Roma, donna chiusa dentro Smart da 5 giorni: urla “maledetti” ma poi si fa portare in ospedale. Ma resta il giallo sul suo gesto…

Blocco auto Roma
Vigili Roma (LaPresse, 2020)

Il caso della donna chiusa da 5 giorni all’interno della sua Smart in piazza Buenos Aires a Roma si è chiuso questa mattina. Gli agenti della polizia locale, arrivati insieme ai servizi sociali e al personale medico sanitario, dopo un paio di ore di tentativi sono riusciti a convincere la donna a salire sull’ambulanza, che l’ha portata al Policlinico Umberto I per essere sottoposta ad accertamenti medici.

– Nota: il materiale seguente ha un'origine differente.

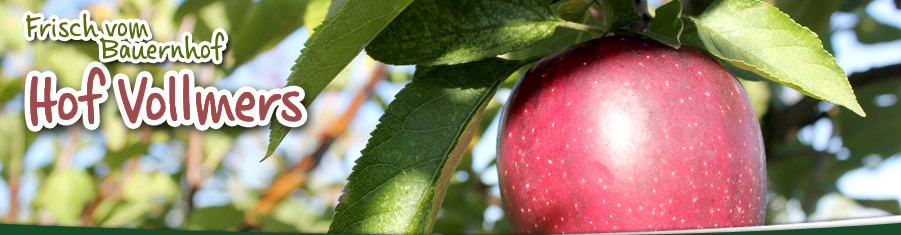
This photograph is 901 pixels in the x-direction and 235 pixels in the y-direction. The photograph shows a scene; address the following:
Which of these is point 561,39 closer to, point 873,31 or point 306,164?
point 306,164

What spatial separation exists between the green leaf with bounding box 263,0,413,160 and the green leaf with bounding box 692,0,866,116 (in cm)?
17

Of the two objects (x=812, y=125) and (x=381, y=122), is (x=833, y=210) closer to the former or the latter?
(x=812, y=125)

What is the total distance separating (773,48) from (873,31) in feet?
2.62

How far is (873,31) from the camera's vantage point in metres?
1.07

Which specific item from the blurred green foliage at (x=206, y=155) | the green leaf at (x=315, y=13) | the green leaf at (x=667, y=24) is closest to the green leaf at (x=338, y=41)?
the green leaf at (x=667, y=24)

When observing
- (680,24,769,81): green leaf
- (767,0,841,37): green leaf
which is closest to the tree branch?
(767,0,841,37): green leaf

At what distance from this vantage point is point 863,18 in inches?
42.9

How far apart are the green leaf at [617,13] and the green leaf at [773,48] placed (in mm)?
36

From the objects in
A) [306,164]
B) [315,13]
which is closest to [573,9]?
[315,13]

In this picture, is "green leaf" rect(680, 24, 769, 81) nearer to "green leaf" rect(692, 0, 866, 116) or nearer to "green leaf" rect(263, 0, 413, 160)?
"green leaf" rect(692, 0, 866, 116)

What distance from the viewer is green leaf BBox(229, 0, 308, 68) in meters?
0.75

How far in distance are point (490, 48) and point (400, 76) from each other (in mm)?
704

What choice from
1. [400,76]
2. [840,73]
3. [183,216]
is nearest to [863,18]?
[400,76]

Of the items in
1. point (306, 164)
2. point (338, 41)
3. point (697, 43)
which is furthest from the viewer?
point (306, 164)
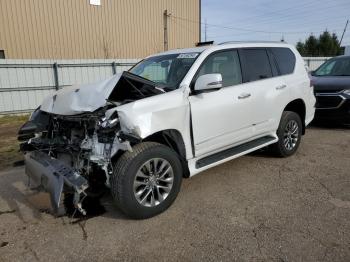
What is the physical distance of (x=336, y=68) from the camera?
8.71 m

Stando a quanto riportato da RomaToday, era già seguita dall’Asl Roma 2. Intanto l’auto è stata spostata e portata in un luogo custodito. La donna era da cinque giorni a bordo del veicolo. Non sono mancati i momenti di tensione, riferisce il Corriere della Sera, secondo cui la donna avrebbe urlato “maledetti”. Sul posto anche uno psichiatra che aveva in cura da tempo la 50enne, che poi ha consegnato le chiavi del veicolo ed è salita sull’ambulanza, protetta da un cordone dei soccorritori per difenderla dai curiosi. Sarebbe stato decisivo l’intervento di un giovane medico che per oltre un’ora e mezzo ha parlato con la donna.

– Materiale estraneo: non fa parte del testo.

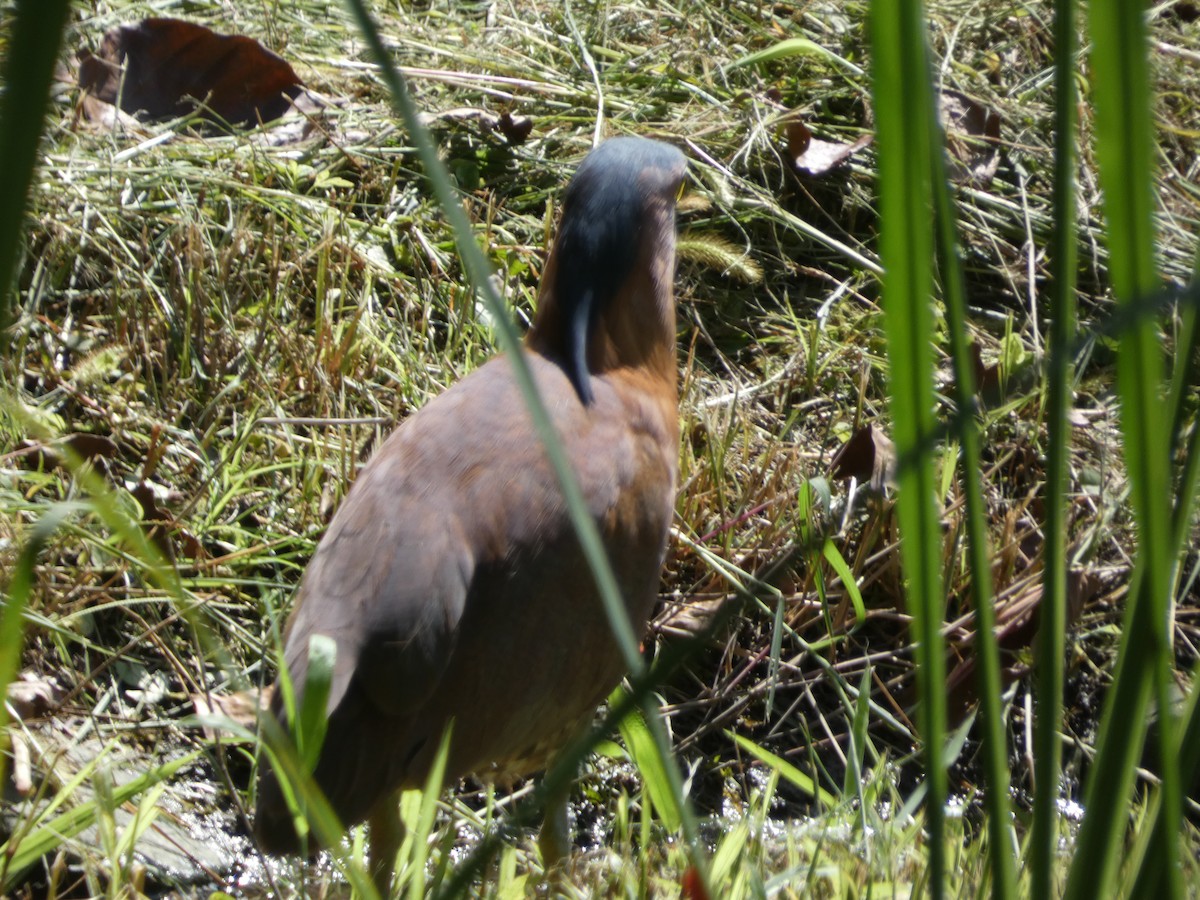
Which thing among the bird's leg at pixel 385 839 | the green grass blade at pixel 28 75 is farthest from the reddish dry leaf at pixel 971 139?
the green grass blade at pixel 28 75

DONNA CHIUSA IN AUTO: GIALLO A ROMA

Sul posto erano arrivati anche i vigili del fuoco, il cui intervento sarebbe scattato nel caso in cui fosse stato necessario forzare l’apertura degli sportelli della macchina. La donna, chiusa nella Smart bianca da martedì scorso, è sopravvissuta grazie a cibo e bevante che le sono stati offerti da chi vive in zona. Così si è aperto il giallo per tutta Roma. Venerdì aveva detto: “Parlo solo col dottor Caponnetti”, ma il custode del civico 5 ha fatto sapere che in quel palazzo non c’è nessuno con quel cognome. Lo stesso, come riportato dal Corriere della Sera, ha spiegato che la 50enne aveva parcheggiato a filo con l’ingresso del portone e, visto che non intendeva spostarsi, le auto non avevano modo di accedere nel condominio. Per questo hanno chiamato i vigili urbani, che l’hanno identificata. “I documenti erano in regola e lei tranquilla. Ha fatto manovra e si è spostata di un metro”. Da quel momento, però, non si è più mossa fino a stamattina.